» Set task: Exclude the pictures and retype the entries as written.
----- Items
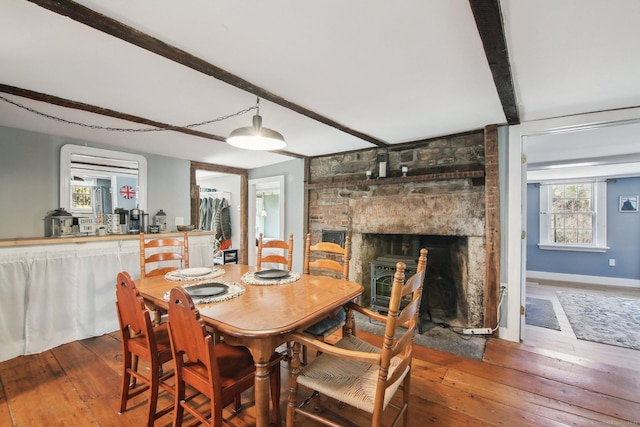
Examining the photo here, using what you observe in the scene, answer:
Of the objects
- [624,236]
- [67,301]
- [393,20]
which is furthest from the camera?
[624,236]

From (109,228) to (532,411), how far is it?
4.29m

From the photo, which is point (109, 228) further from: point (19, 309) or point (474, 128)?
point (474, 128)

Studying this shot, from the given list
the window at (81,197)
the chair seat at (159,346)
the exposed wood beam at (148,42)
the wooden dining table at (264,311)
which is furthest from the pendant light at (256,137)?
the window at (81,197)

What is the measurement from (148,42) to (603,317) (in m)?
5.20

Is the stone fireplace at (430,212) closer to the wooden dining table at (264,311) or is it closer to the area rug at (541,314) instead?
the area rug at (541,314)

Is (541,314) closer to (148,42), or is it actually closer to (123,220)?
(148,42)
----------
» Response:
Examining the photo here, using what you observe in the scene, answer:
Of the objects
- [624,236]
- [67,301]
- [393,20]
which is furthest from the camera?
[624,236]

From (109,228) to (532,411), how far is it?
4.29m

From the photo, which is point (109, 228) further from: point (19, 309) or point (474, 128)?
point (474, 128)

Studying this shot, from the given list
the window at (81,197)
the chair seat at (159,346)
the exposed wood beam at (148,42)
the wooden dining table at (264,311)
which is furthest from the pendant light at (256,137)?
the window at (81,197)

What is the measurement from (148,42) to (603,317) (in m)?
5.20

Is the stone fireplace at (430,212) closer to the wooden dining table at (264,311) or is it closer to the area rug at (541,314) instead?
the area rug at (541,314)

Is (541,314) closer to (148,42), or is it actually closer to (123,220)?
(148,42)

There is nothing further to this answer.